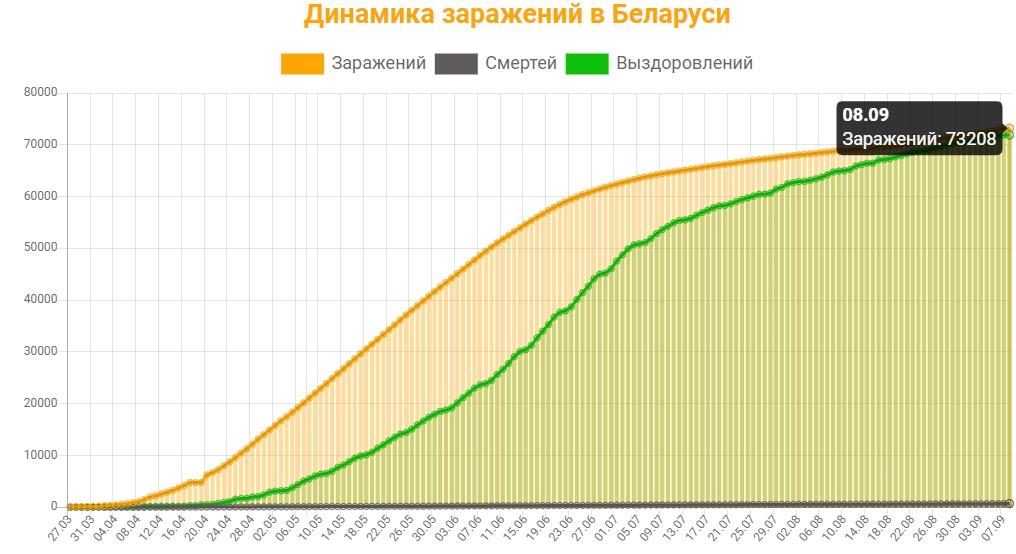 Динамика заражений в Беларуси на 8 сентября 2020: сколько заражений, смертей и выздоровлений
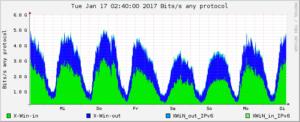 Lastdiagram Internet-Datenverkehr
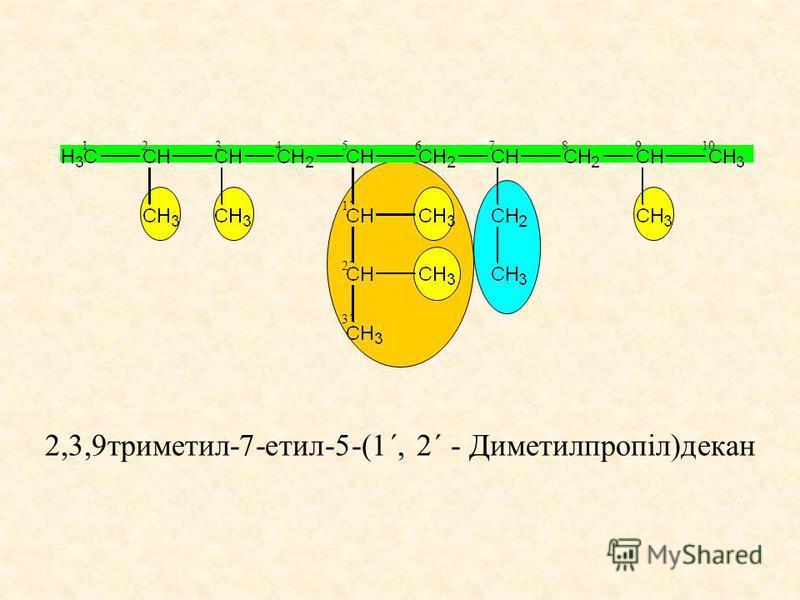 2,3,9триметил-7-етил-5-(1´, 2´ - Диметилпропіл)декан 12345678910 1´1´ 2´2´ 3´3´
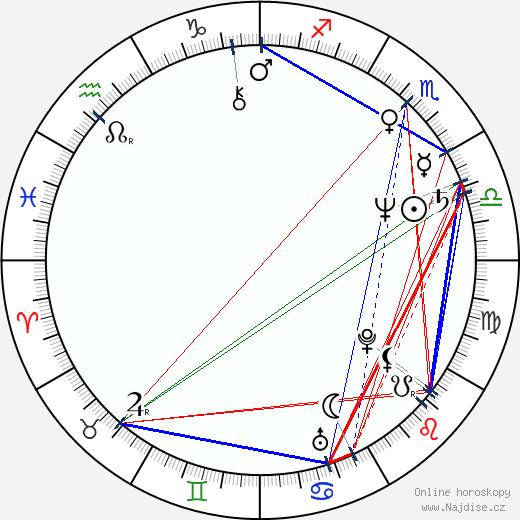 Norina Bobrovská wikipedie wiki 2018, 2019 horoskop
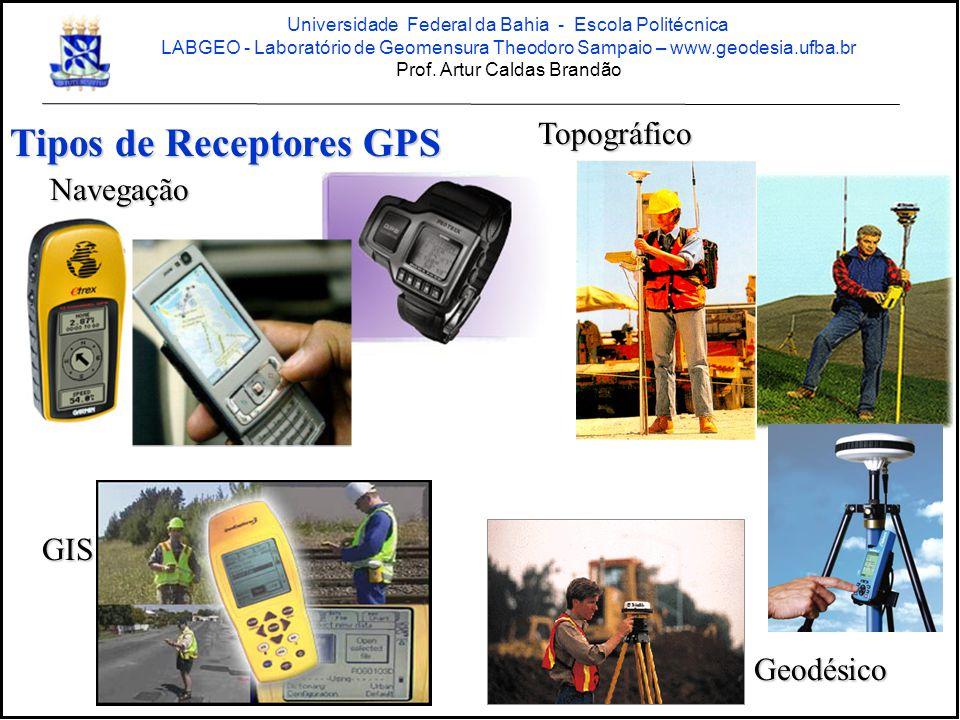 Tipos de Receptores GPS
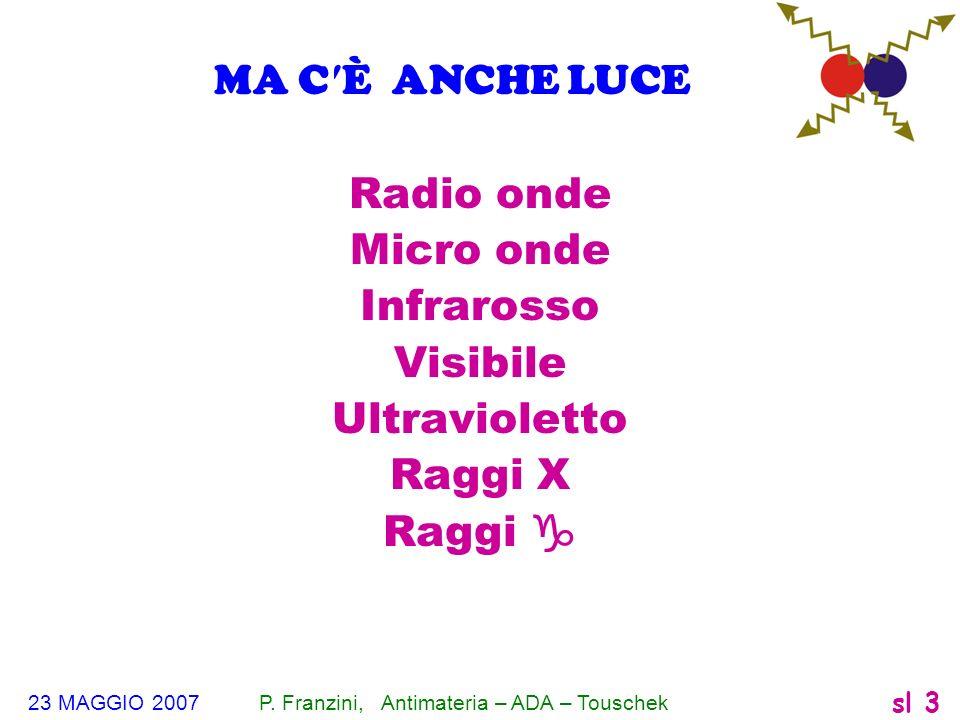 MA C′È ANCHE LUCE Radio onde Micro onde Infrarosso Visibile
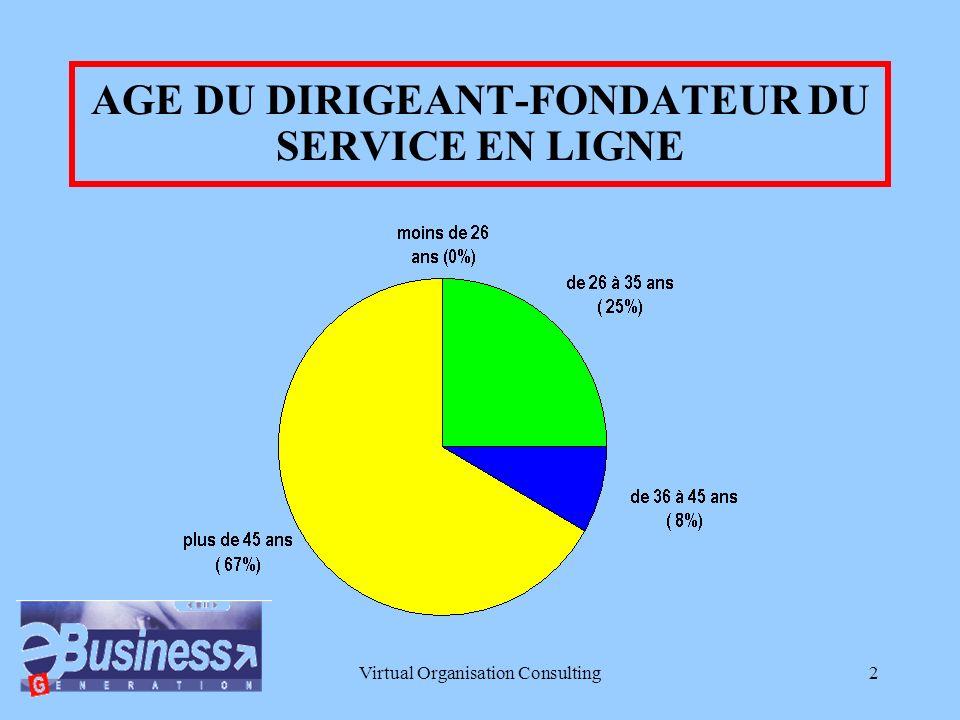 Virtual Organisation Consulting2 AGE DU DIRIGEANT-FONDATEUR DU SERVICE EN LIGNE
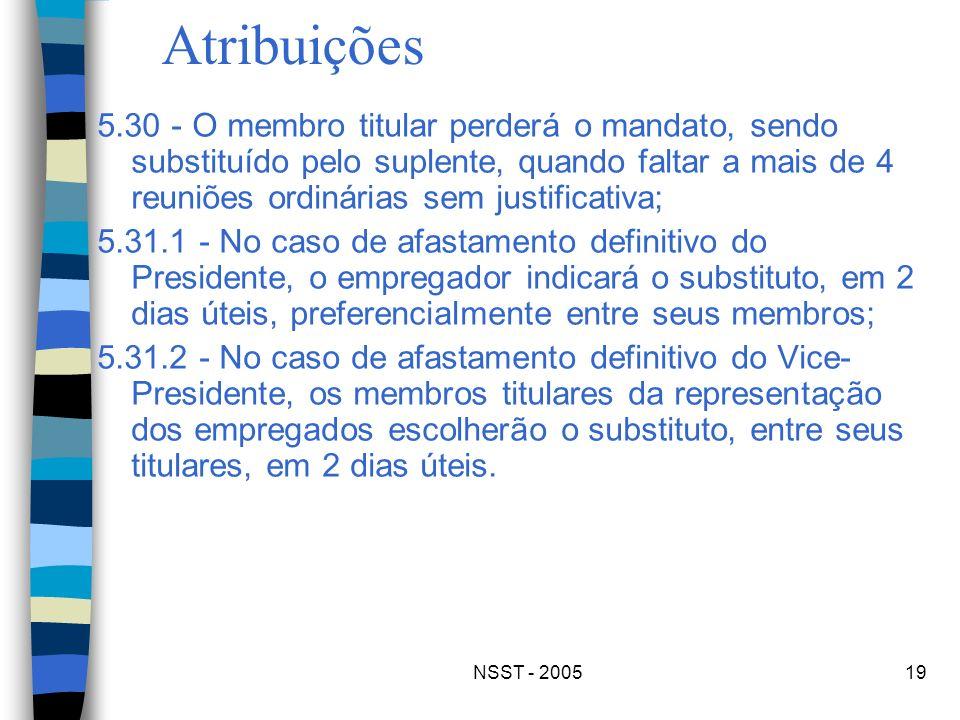 NSST - 200519 Atribuições 5.30 - O membro titular perderá o mandato, sendo substituído pelo suplente, quando faltar a mais de 4 reuniões ordinárias se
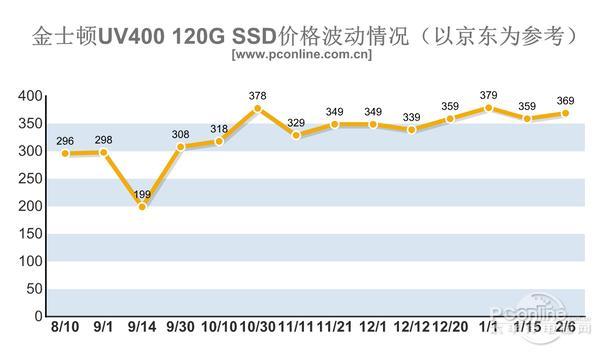 2017年內存/SSD價格暴漲!今年可能都不會降價? - 每日頭條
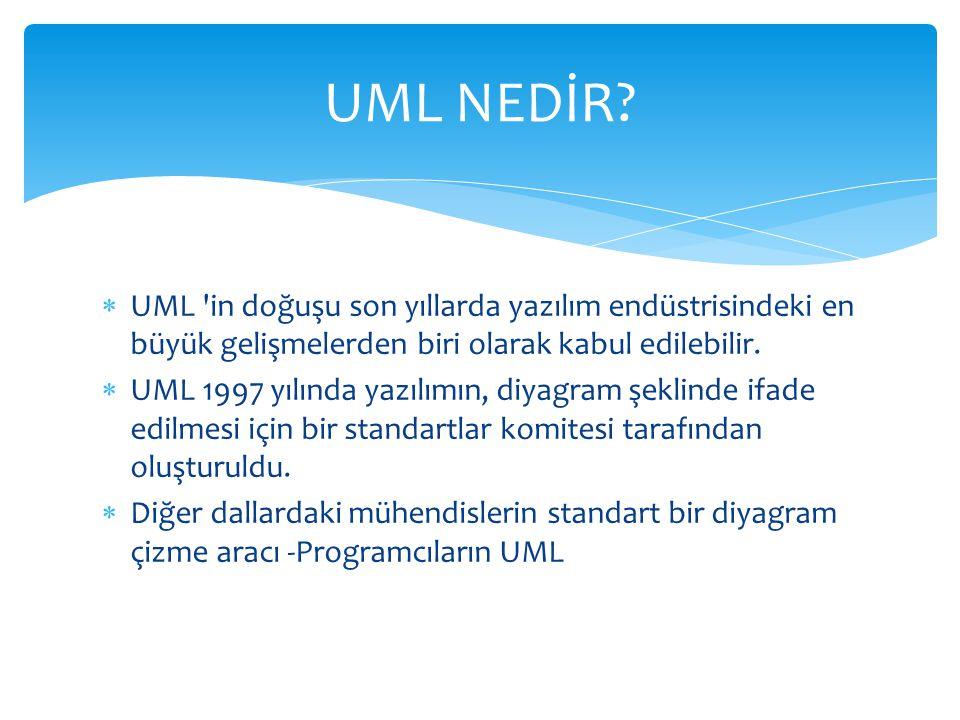 UML NEDİR UML in doğuşu son yıllarda yazılım endüstrisindeki en büyük gelişmelerden biri olarak kabul edilebilir.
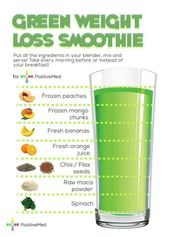 Green Weight Loss Smoothie to help you lose weight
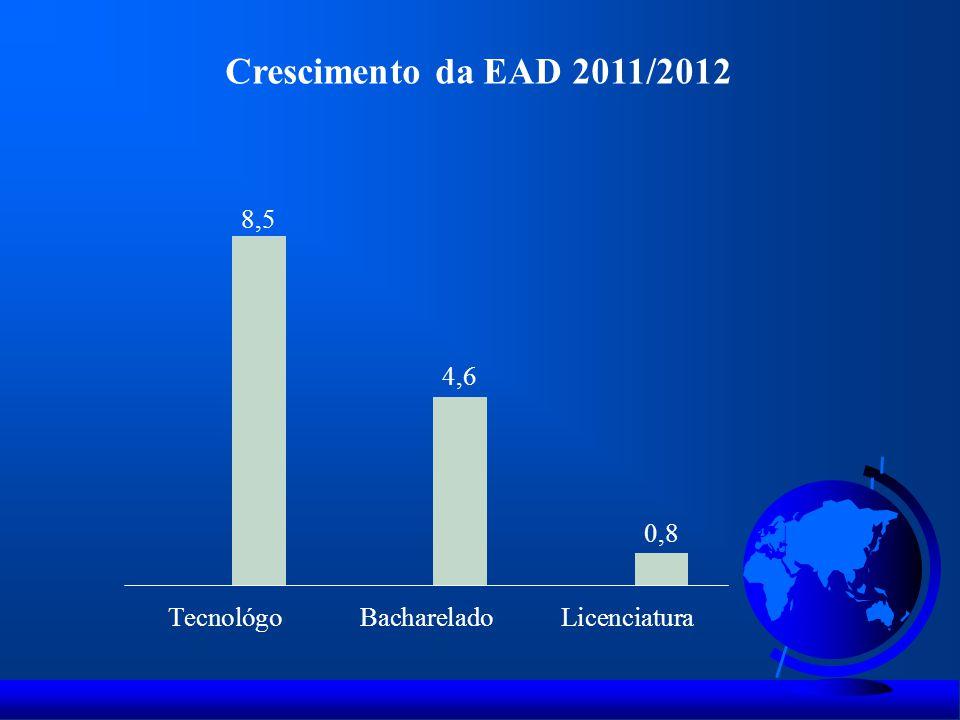 Crescimento da EAD 2011/2012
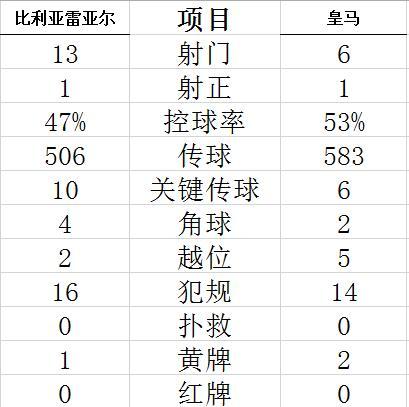 西甲-阿扎尔哑火 边缘中锋进球 皇马1-1客平黄潜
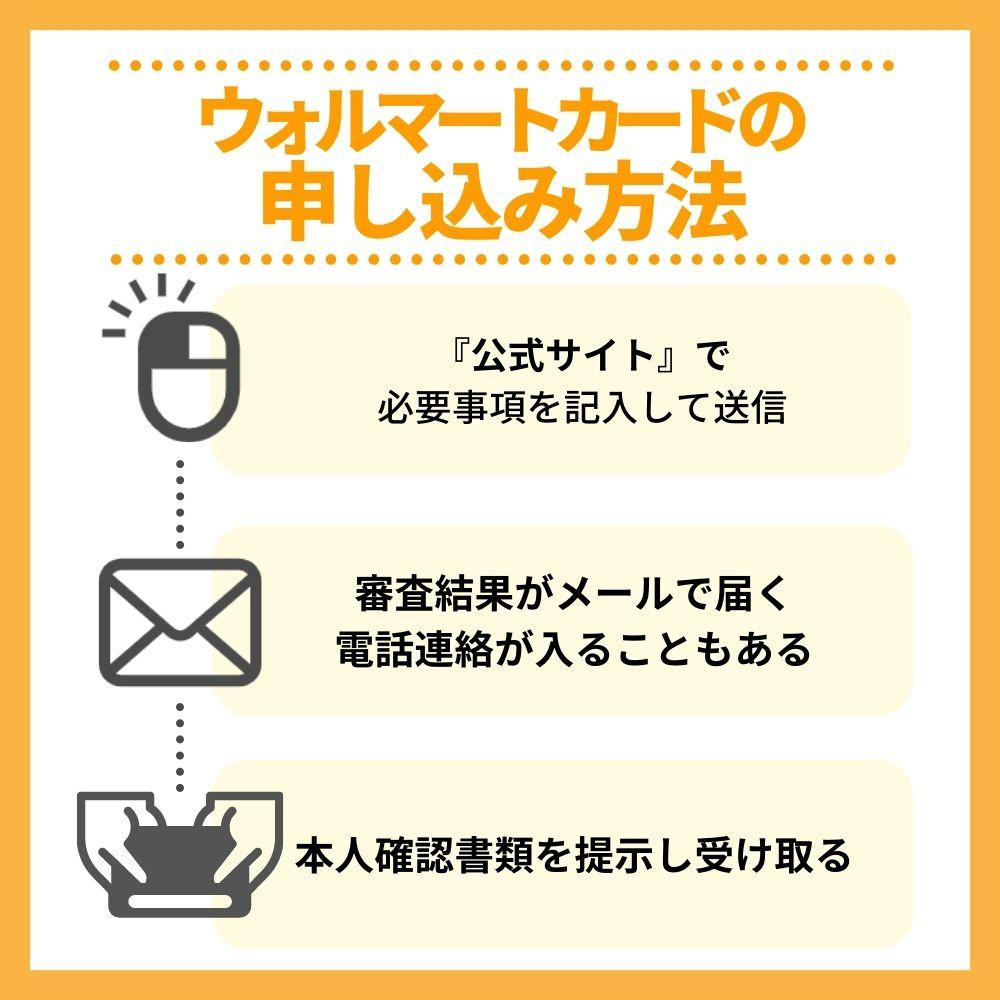 ウォルマートカードの申込み方法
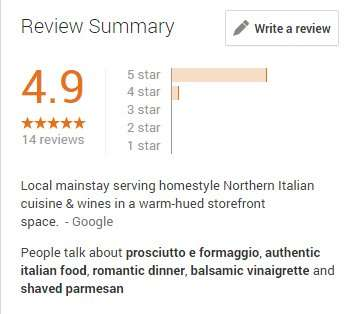 La Terrazza Italian Restaurant 4 point 9 star star Google rating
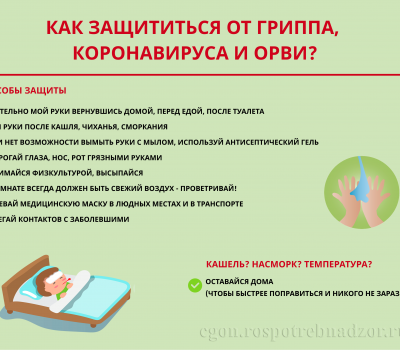 Информационная кампания от Роспотребнадзора по профилактике гриппа, ОРВИ и коронавирусной инфекции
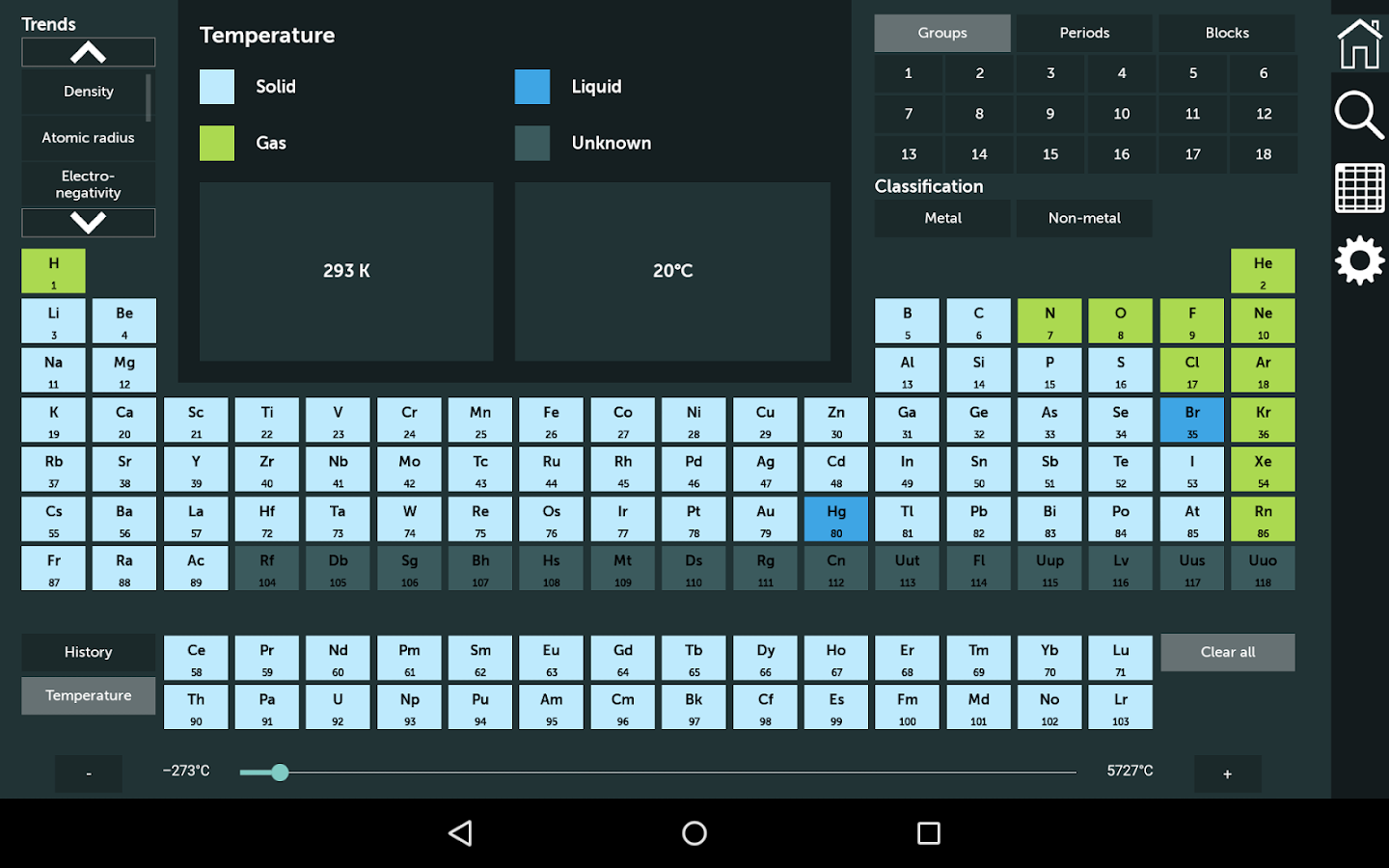 Extra bundle periodic table apk choice image periodic table and periodic table 140 apk download android education apps periodic table 140 screenshot 19 flavorsomefo choice image urtaz Gallery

____________________

▸ About this exercise: Leave out the pictures; repeat the data exactly.

▸ Exercise result:
 Динамика заражений в Беларуси на 8 сентября 2020: сколько заражений, смертей и выздоровлений
 Lastdiagram Internet-Datenverkehr
 2,3,9триметил-7-етил-5-(1´, 2´ - Диметилпропіл)декан 12345678910 1´1´ 2´2´ 3´3´
 Norina Bobrovská wikipedie wiki 2018, 2019 horoskop
 Tipos de Receptores GPS
 MA C′È ANCHE LUCE Radio onde Micro onde Infrarosso Visibile
 Virtual Organisation Consulting2 AGE DU DIRIGEANT-FONDATEUR DU SERVICE EN LIGNE
 NSST - 200519 Atribuições 5.30 - O membro titular perderá o mandato, sendo substituído pelo suplente, quando faltar a mais de 4 reuniões ordinárias se
 2017年內存/SSD價格暴漲!今年可能都不會降價? - 每日頭條
 UML NEDİR UML in doğuşu son yıllarda yazılım endüstrisindeki en büyük gelişmelerden biri olarak kabul edilebilir.
 Green Weight Loss Smoothie to help you lose weight
 Crescimento da EAD 2011/2012
 西甲-阿扎尔哑火 边缘中锋进球 皇马1-1客平黄潜
 ウォルマートカードの申込み方法
 La Terrazza Italian Restaurant 4 point 9 star star Google rating
 Информационная кампания от Роспотребнадзора по профилактике гриппа, ОРВИ и коронавирусной инфекции
 Extra bundle periodic table apk choice image periodic table and periodic table 140 apk download android education apps periodic table 140 screenshot 19 flavorsomefo choice image urtaz Gallery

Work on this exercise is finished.